Vérifications et rapprochements : les robots comparent les données de plusieurs systèmes (gestion des contrats, comptabilité), identifient les écarts et préparent les rapprochements. Cela réduit la charge de travail des services comptables et améliore la fiabilité des comptes.
Traitement des paiements : des robots génèrent les fichiers de virement, vérifient la conformité (seuils de montant, double signature) et déclenchent les paiements. Ils surveillent également les flux pour détecter les transactions suspectes.
Reporting réglementaire : la RPA collecte les données nécessaires dans plusieurs applications et les consolide dans des rapports (ex : déclarations à l’ACPR, déclarations de solvabilité). L’automatisation réduit le risque d’erreur et assure la tenue des délais.
Gestion documentaire : les robots enregistrent les documents dans un GED, appliquent des métadonnées et assurent l’archivage conforme. Cela fluidifie l’accès aux informations et prépare les audits.
Analyse des processus : cartographier les processus front, middle et back‑office, identifier les tâches répétitives et les volumes. L’utilisation de l’outil Process Mining de la plate‑forme RPA peut aider à détecter les goulots d’étranglement.

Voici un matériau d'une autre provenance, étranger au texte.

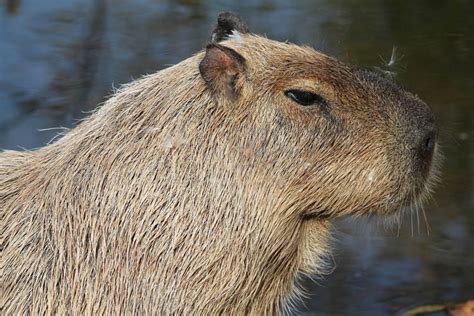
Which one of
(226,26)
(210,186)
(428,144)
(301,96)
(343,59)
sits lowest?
(343,59)

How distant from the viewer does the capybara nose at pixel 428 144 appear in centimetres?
377

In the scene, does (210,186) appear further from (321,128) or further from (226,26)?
(226,26)

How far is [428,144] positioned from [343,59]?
4215mm

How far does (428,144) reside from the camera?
3795mm

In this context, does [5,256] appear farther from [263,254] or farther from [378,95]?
[378,95]

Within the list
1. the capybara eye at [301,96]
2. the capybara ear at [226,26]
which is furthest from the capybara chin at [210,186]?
the capybara ear at [226,26]

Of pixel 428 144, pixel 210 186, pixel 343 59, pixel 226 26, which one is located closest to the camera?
pixel 210 186

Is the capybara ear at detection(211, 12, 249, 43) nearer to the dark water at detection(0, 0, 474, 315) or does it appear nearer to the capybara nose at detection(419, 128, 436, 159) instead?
the capybara nose at detection(419, 128, 436, 159)

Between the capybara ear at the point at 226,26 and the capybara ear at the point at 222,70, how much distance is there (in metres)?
0.37

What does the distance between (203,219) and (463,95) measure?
469cm

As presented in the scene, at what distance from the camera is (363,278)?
19.9 ft

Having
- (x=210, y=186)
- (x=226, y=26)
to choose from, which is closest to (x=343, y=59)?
(x=226, y=26)

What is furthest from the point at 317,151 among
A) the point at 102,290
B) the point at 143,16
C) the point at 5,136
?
the point at 143,16

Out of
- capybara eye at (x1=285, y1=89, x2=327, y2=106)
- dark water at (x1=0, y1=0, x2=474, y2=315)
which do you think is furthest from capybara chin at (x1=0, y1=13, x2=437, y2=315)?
dark water at (x1=0, y1=0, x2=474, y2=315)
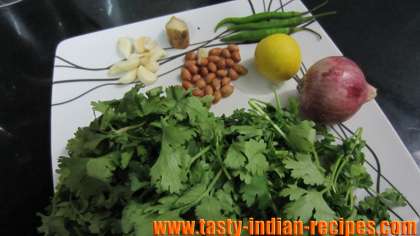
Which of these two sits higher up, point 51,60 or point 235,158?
point 51,60

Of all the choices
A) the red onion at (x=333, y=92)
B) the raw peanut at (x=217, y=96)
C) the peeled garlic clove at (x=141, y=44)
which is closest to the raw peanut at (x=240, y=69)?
the raw peanut at (x=217, y=96)

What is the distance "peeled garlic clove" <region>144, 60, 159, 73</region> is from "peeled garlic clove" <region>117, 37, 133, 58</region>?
0.09 meters

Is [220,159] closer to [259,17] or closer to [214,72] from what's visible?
[214,72]

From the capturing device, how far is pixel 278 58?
3.71ft

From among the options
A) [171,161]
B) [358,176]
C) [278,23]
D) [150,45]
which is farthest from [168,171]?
[278,23]

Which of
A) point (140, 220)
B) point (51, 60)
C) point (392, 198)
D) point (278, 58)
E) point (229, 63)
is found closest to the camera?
point (140, 220)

Sélection de l’outil : choisir une solution adaptée au contexte. Par exemple, UiPath convient pour les organisations cherchant une suite complète ; AutomationEdge propose des capacités d’IA intégrées ; Microsoft Power Automate convient si l’environnement est déjà basé sur Microsoft 365.
Projet pilote : commencer avec un processus à volume élevé et faible complexité, comme l’automatisation de la déclaration de sinistres standard ou des avenants simples. L’objectif est de démontrer rapidement la valeur et d’obtenir le soutien des parties prenantes.
Industrialisation et montée en charge : mettre en place un CoE RPA dédié au secteur assurance, standardiser les pratiques et construire un portefeuille de robots. L’article de Marutitech cite un rapport d’Accenture selon lequel une implémentation réussie libère 20 à 30 % de capacité tout en améliorant l’expérience client (marutitech.com).
Gestion du changement : expliquer aux collaborateurs que les robots sont des assistants et non des remplaçants. Former les équipes aux nouveaux processus et développer la culture digitale. Les tâches libérées peuvent être réorientées vers le conseil, l’analyse ou l’innovation.
L’automatisation dans l’assurance engendre des bénéfices tangibles :
Productivité et rapidité : réduction importante des délais de traitement (jusqu’à 75 % pour les sinistres), diminution des temps de saisie et de validation.
Qualité et conformité : réduction des erreurs, meilleure traçabilité, audit simplifié. Les bots appliquent les règles de conformité de façon systématique et génèrent des rapports détaillés.
Satisfaction client : réponses plus rapides, suivi transparent des dossiers, personnalisation des offres. Les clients perçoivent une organisation réactive et fiable.
Réduction des coûts : baisse des coûts opérationnels et de la charge de travail, possibilité de reconfigurer les équipes vers des missions à plus forte valeur ajoutée. L’automatisation de la policy administration (gestion des polices) réduit les efforts de contrôle et de comptabilité.
Opportunités de ventes : en automatisant l’analyse des données clients, les robots peuvent identifier des opportunités de cross‑selling ou up‑selling.
L’assurance est un terrain privilégié pour la RPA et l’automatisation intelligente. Les volumes élevés, la complexité des processus et la pression réglementaire rendent les gains potentiels considérables. Toutefois, réussir une implémentation ne s’improvise pas : il faut cartographier précisément les processus, choisir l’outil adapté, commencer par des pilotes ciblés et institutionnaliser une gouvernance. Les assureurs qui intègrent l’automatisation à leur stratégie globale seront mieux armés pour répondre aux exigences de performance, de conformité et d’expérience client dans un marché de plus en plus concurrentiel.